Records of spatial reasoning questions

"""

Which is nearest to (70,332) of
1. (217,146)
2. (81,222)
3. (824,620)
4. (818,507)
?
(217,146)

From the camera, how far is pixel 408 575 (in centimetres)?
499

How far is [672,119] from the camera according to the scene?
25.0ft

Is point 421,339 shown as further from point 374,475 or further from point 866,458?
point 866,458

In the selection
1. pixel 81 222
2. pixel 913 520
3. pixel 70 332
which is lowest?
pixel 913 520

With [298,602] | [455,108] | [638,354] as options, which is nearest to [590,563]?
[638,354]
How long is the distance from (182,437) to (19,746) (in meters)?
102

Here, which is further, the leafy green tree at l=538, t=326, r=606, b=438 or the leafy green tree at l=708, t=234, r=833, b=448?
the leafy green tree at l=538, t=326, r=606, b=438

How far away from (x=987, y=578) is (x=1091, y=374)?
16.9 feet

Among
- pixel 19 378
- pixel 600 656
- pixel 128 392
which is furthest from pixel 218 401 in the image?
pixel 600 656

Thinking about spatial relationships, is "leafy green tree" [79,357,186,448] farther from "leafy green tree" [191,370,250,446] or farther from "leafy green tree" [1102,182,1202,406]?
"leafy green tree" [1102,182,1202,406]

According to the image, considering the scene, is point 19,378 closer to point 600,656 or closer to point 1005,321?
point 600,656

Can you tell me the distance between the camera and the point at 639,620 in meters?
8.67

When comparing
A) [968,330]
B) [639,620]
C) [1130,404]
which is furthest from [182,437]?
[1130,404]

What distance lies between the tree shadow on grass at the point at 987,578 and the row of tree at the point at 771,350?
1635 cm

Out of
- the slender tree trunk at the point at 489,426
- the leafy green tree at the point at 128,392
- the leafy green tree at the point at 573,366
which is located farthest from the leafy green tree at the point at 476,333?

"""

WORK TO BE COMPLETED
Retype every one of the entries above verbatim, keeping each coordinate, number and word unchanged.

WRITTEN SOLUTION
Which is nearest to (70,332) of
1. (217,146)
2. (81,222)
3. (824,620)
4. (818,507)
?
(217,146)

From the camera, how far is pixel 408 575 (in centimetres)?
499

How far is [672,119] from the camera according to the scene?
25.0ft

Is point 421,339 shown as further from point 374,475 or further from point 866,458?
point 866,458

In the selection
1. pixel 81 222
2. pixel 913 520
3. pixel 70 332
which is lowest?
pixel 913 520

With [298,602] | [455,108] | [638,354] as options, which is nearest to [590,563]?
[638,354]
How long is the distance from (182,437) to (19,746) (in meters)?
102

Here, which is further, the leafy green tree at l=538, t=326, r=606, b=438 or the leafy green tree at l=708, t=234, r=833, b=448?
the leafy green tree at l=538, t=326, r=606, b=438

How far away from (x=987, y=578) is (x=1091, y=374)?
16.9 feet

Among
- pixel 19 378
- pixel 600 656
- pixel 128 392
which is furthest from pixel 218 401 in the image?
pixel 600 656

Thinking about spatial relationships, is "leafy green tree" [79,357,186,448] farther from "leafy green tree" [191,370,250,446] or farther from "leafy green tree" [1102,182,1202,406]?
"leafy green tree" [1102,182,1202,406]

According to the image, considering the scene, is point 19,378 closer to point 600,656 or closer to point 1005,321?
point 600,656

Can you tell me the distance between the camera and the point at 639,620 in meters?
8.67

When comparing
A) [968,330]
B) [639,620]
C) [1130,404]
which is furthest from [182,437]?
[1130,404]

What distance lies between the tree shadow on grass at the point at 987,578 and the row of tree at the point at 771,350?
1635 cm

Out of
- the slender tree trunk at the point at 489,426
- the leafy green tree at the point at 128,392
- the leafy green tree at the point at 573,366
which is located farthest from the leafy green tree at the point at 476,333?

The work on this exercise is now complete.